Son tahlilde bir analiz yapacak olursak iyi Yahudi Tevrat'ın emirlerine uymaya çabalayan, ritüelleri gözlemleyen ve Yahudi hukukunda (Halakha) belirtildiği şekilde etik davranışlar sergileyen biri olarak görülebilir. Ve yine "İyi" bir Müslüman, İslam'ın beş şartını sadakatle takip eden, Kuran ve Hadis öğretilerine bağlı kalan, ibadetleri de içeren şeriat ilkelerine göre yaşayan, hayırsever ve etik davranışlar sergileyen kimsedir denilebilir. Zira Yahudilik ya da İslam, dürüstlük, nezaket ve adalet gibi ahlaki davranışları vurgular.  

 

"İyi" bir Yahudi veya Müslüman, tipik olarak bu değerleri günlük yaşamlarında somutlaştıran kişi olacaktır. Dini topluluğa aktif katılım, iman kardeşlerini desteklemek ve daha geniş bir toplumun refahına katkıda bulunmak, genellikle "iyi" bir Yahudi veya Müslümanın göstergeleri olarak görülür. Yine her iki din de farklı inançlara sahip olanlar da dahil olmak üzere, başkalarına saygıyı öğretir. "İyi" bir Yahudi veya Müslüman Tanrı'nın yarattıklarının çeşitliliğine saygı duyan ve değer veren biri olacaktır. Dolayısıyla “kötü" bir Yahudi veya Müslüman, önemli ritüellere uymamak veya dini öğretilerle çelişen etik olmayan davranışlarda bulunmak gibi inancının temel ilkelerini ve uygulamalarını ihmal eden veya açıkça reddeden biri olarak görülebilir.  

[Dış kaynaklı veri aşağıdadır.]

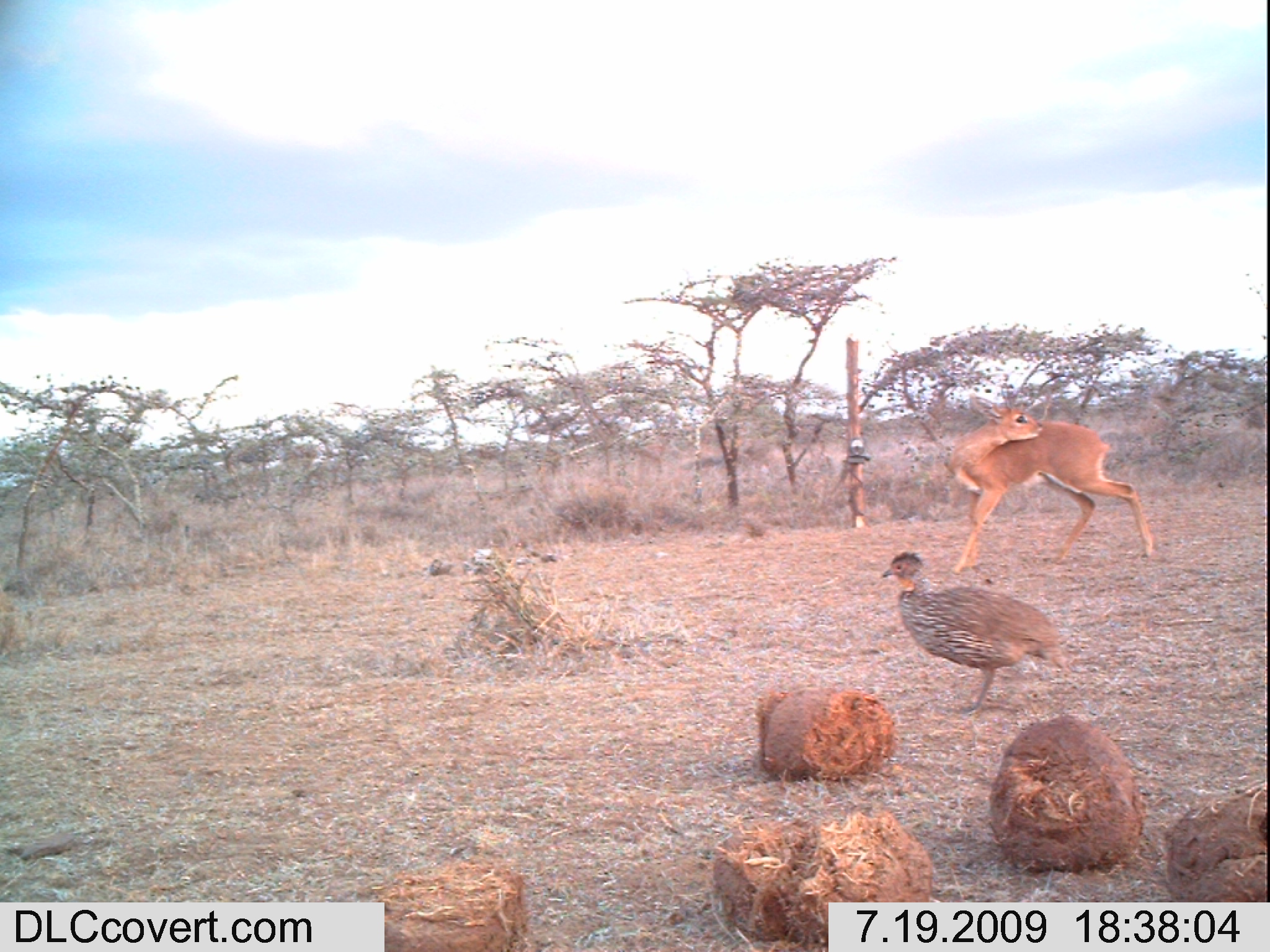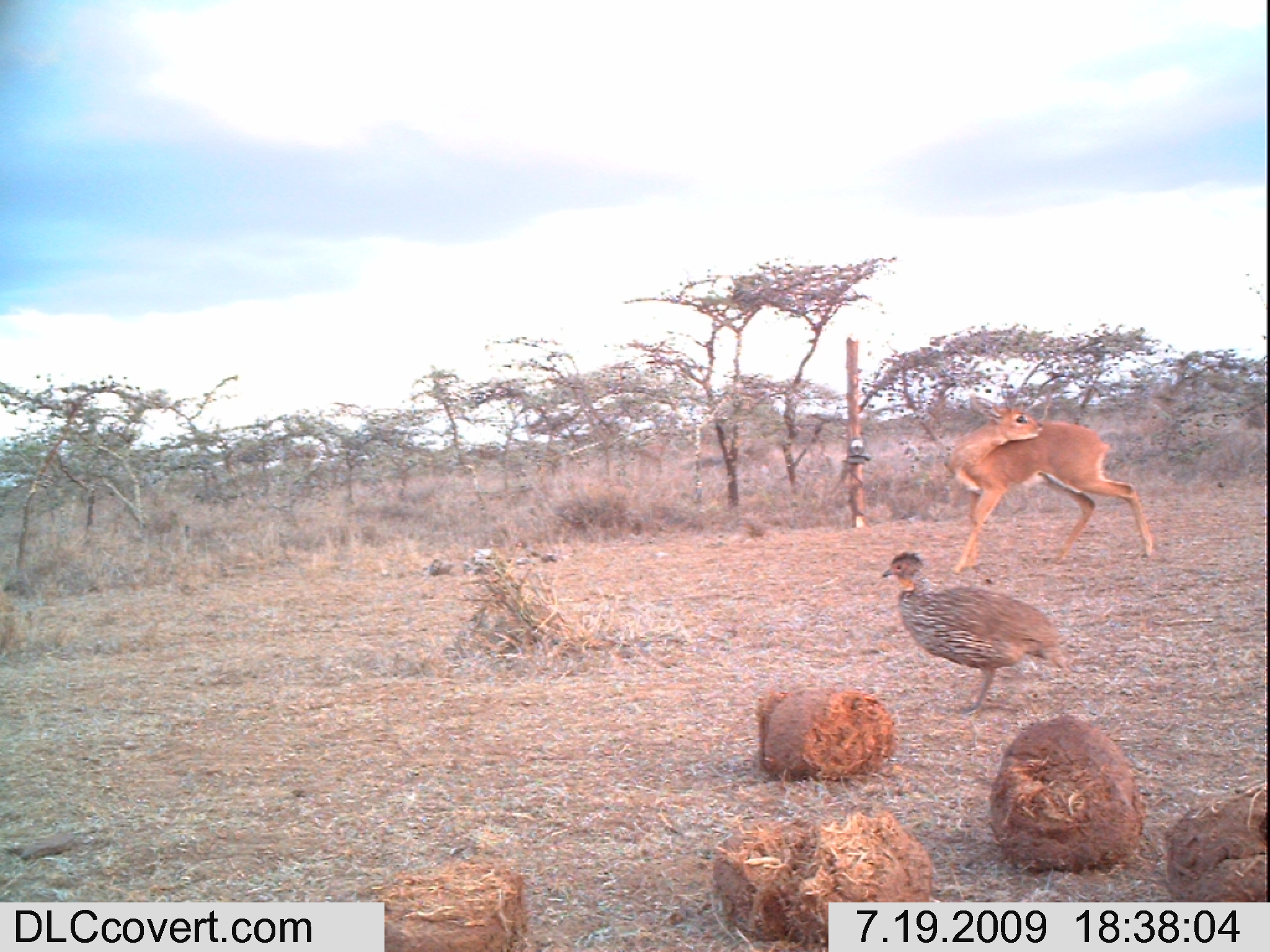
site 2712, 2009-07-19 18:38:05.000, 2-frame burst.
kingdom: Animalia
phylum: Chordata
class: Mammalia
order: Artiodactyla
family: Bovidae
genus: Raphicerus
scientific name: Raphicerus campestris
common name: steenbok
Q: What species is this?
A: Raphicerus campestris (steenbok).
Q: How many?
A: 1.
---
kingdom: Animalia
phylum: Chordata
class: Aves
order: Galliformes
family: Phasianidae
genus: Pternistis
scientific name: Pternistis leucoscepus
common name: yellow-necked francolin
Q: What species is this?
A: Pternistis leucoscepus (yellow-necked francolin).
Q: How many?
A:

Başkalarına zarar vermek, dürüst olmamak veya adaletsiz eylemlerde bulunmak, her iki dinde de genellikle "kötü" davranış olarak kabul edilir. Bu, yalan söyleme, hile yapma veya başkalarına zarar verme gibi şeyleri içerir. İster aynı inançtan olsun ister farklı inançlardan olanlara karşı hoşgörüsüzlük, aşırılıkçı davranışlara girişmek veya bunları desteklemek, tipik olarak hem Yahudiliğin hem de İslam'ın öğretilerine aykırı olarak görülecektir. O halde sadece İsrail değil İsrail’i destekleyen bir devlet ya da bireyin de hayırlı bir kurum ya da iyi biri olması mümkün değildir.  

Peki o halde Amerika, İngiltere, Fransa İsrail terörünü destekleyerek kime hizmet edip, neyin aklını yaşamaktadırlar? İspanya’dan Endonezya’ya, Kanada’dan Kore’ye başka milletlerden insanlar İsrail terörünü lanetliyor. Demek ki, esas mesele iyilik kötülük kavramlarının içeriğiyle alakalı değil şahsi çıkarlarla ilgilidir. Yahudi veya Müslüman, Mecusi ya da vegan ol, salt menfaate yenilen insan kötüdür. Hem bir Tanrı'ya inanmayıp hem de Filistin topraklarını Tanrı'nın İsrailliler için vadettiği topraklar diye pazarlayan bir Siyonist devlet ne kadar haklıysa ona biat eden halk o kadar iyidir. 

*Bu makalede yer alan fikirler yazara aittir ve Fokus+'ın editöryal politikasını yansıtmayabilir.